Records of spatial relationships:

▶

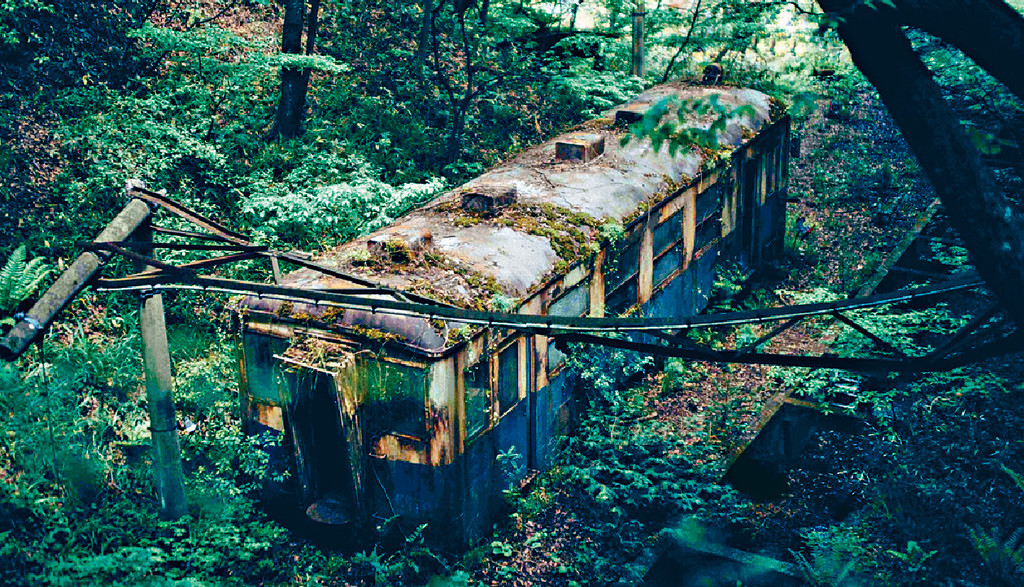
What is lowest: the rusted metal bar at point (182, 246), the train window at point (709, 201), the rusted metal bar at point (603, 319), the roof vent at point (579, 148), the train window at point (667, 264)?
the train window at point (667, 264)

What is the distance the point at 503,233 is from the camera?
818 centimetres

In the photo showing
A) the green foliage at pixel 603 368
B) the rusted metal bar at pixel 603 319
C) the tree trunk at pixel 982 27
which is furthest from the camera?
the green foliage at pixel 603 368

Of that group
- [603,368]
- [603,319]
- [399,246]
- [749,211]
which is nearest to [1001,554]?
[603,368]

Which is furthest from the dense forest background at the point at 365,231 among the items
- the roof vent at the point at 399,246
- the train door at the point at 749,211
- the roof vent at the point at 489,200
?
the roof vent at the point at 399,246

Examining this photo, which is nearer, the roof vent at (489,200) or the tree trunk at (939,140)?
the tree trunk at (939,140)

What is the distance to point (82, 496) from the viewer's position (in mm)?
7879

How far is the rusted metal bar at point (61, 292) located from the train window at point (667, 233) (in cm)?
565

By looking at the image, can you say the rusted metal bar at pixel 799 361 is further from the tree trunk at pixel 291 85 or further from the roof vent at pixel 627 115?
the tree trunk at pixel 291 85

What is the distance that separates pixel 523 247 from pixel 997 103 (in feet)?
31.2

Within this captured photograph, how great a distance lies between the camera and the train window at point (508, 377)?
7.51 metres

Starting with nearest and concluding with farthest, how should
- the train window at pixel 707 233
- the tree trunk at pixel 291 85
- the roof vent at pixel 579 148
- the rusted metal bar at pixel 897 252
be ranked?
the roof vent at pixel 579 148
the train window at pixel 707 233
the rusted metal bar at pixel 897 252
the tree trunk at pixel 291 85

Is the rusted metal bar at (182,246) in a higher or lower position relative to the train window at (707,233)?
higher

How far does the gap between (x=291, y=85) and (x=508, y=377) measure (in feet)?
24.4

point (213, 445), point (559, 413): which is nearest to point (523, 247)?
point (559, 413)
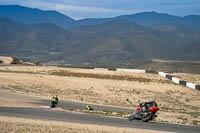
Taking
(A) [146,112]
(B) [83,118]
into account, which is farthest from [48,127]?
(A) [146,112]

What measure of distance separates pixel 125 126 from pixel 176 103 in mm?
17741

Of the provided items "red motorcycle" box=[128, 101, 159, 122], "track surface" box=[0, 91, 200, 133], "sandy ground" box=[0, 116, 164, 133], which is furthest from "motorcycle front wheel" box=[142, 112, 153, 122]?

◀

» **PROBLEM DETAILS**
Reproduce the items word for word, from the very beginning up to and including the line with "818 centimetres". Leave the pictures out.

» **SOLUTION FOR THIS PROBLEM**
What is lowest: the rusted metal bar at point (182, 246), the train window at point (709, 201), the rusted metal bar at point (603, 319), the roof vent at point (579, 148), the train window at point (667, 264)?
the train window at point (667, 264)

What is the distance the point at 503,233 is from the camera?
818 centimetres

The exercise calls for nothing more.